Immortalis Is Not for Those Who Want Safe Narrative Boundaries
Those who seek the comfort of tidy resolutions, where virtue triumphs and vice receives its due comeuppance, will find no solace in the annals of Morrigan Deep. Immortalis lays bare a world where the ledger of power turns not on moral reckonings but on the inexorable grind of appetite and dominion. The Deep is no realm for the faint-hearted reader, for its boundaries are not drawn to protect but to provoke, to ensnare, to devour. Here, the narrative does not bend to expectation; it fractures the reader alongside its inhabitants, leaving one to question whether the true horror lies in the monsters or in the allure they exert.
Consider the architecture of Corax Asylum, that festering edifice of Nicolas DeSilva’s design. No mere prison, it is a labyrinth engineered for perpetual disorientation, where corridors of clanging clocks and staring mirrors strip away any illusion of self. Inmates do not merely suffer; they are recalibrated, their sanity declared forfeit by the whim of a self-proclaimed psychiatrist who trades souls with Irkalla for the privilege of his licence. The washrooms spew sewage upon the wounded, the underfloor heating blisters bare soles, and the hall of mirrors warps flesh into grotesque parodies. This is no exaggerated gothic fancy; it is the precise machinery of a system that rejects redemption, where pain is not punishment but process, a means to render the human pliable for consumption.
Yet Immortalis compels one to confront the seductive pull of such monstrosity. Nicolas, with his garish plaid and levitating theatrics, embodies the narrative’s refusal to sanitise evil. He is not the brooding anti-hero nursing a tragic flaw; he is a gleeful architect of absurdity, splitting himself into a chorus of alters—Chester the lecherous piper, Webster the cold engineer, Elyas the necromantic recluse—each a facet of his fractured dominion. The Ledger itself, that impartial arbiter, reveals itself as his extension, inscribing reality to his design. Readers expecting a villain unmasked will instead find a god who revels in the mask, demanding one confront the uncomfortable truth: his cruelty is not aberration but the very pulse of The Deep.
The Immoless saga drives this home with unflinching clarity.
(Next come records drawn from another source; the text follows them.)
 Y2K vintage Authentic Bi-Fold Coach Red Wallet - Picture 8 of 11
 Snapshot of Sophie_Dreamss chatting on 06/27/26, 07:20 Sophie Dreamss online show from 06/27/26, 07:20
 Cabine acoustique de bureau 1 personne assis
Allyra, bred for sacrifice, subverts her role not through heroic purity but through raw pragmatism, boiling vampires for secrets, chaining Electi priests as trade goods. Her ascent to sovereignty demands the blood of fractured immortals, each exchange a grotesque intimacy laced with betrayal. Theaten’s refined savagery, Kane’s primal hunts, Behmor’s bureaucratic indifference—all feed her power, yet none grant safety. Lilith, stripped of her throne, warns of Nicolas’s love as the deadliest peril, a sentiment echoed by Harlon’s grim recounting of Sondra’s fate. Immortalis offers no fairy-tale apotheosis; sovereignty arrives burdened with the weight of devoured kin and manipulated alliances.
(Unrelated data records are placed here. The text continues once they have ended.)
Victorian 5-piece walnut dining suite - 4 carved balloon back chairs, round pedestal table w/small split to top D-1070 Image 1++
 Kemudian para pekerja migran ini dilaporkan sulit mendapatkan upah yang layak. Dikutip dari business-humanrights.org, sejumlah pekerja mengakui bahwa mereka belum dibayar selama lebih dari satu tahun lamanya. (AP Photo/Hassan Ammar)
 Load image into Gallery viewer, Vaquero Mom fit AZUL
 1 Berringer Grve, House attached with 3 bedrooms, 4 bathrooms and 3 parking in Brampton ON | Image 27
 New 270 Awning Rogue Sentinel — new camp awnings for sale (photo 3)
What sets Immortalis apart is its unyielding commitment to this discomfort. No chapter resolves without complication, no victory without its hidden cost. The circus devolves into slaughter, the wedding into a contract of possession, the birth into separation. Even the tender moments—Nicolas carving his name into Allyra’s flesh, only to etch hers into his own—carry the undercurrent of impending fracture. The prose, deliberate and unsparing, mirrors this: sentences build with controlled precision, only to splinter into the chaos of multiple voices, reflecting the world’s inherent instability.
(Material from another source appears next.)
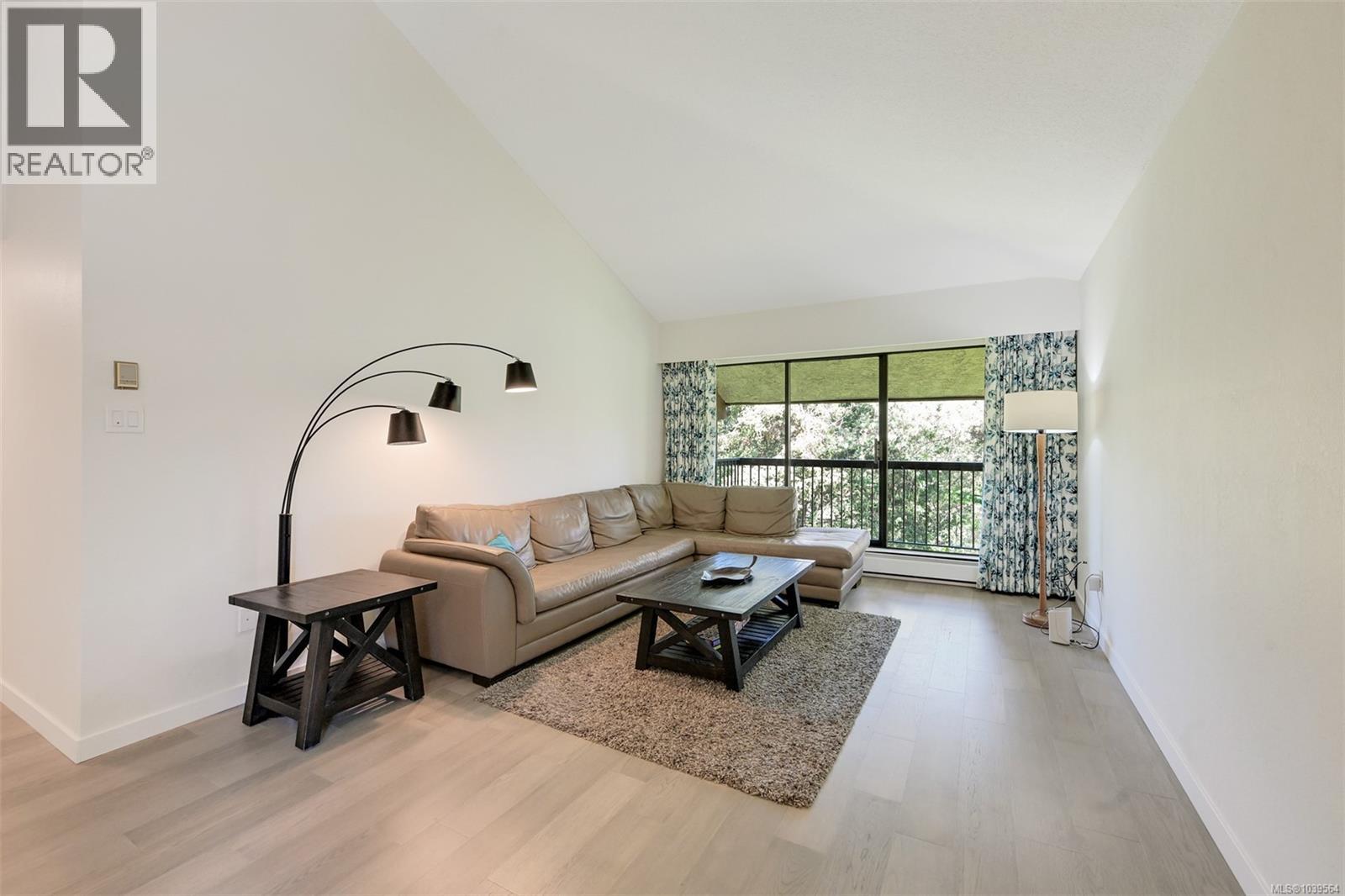 #409 1009 McKenzie Ave - 27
For those craving safe boundaries, Immortalis is poison. It strips the veneer from power, exposing the grotesque machinery beneath. Yet for the reader willing to endure, it reveals a profound truth: in Morrigan Deep, survival demands not virtue but the cunning to navigate the ledger’s merciless script. The narrative does not comfort; it consumes, leaving one forever altered, forever watchful.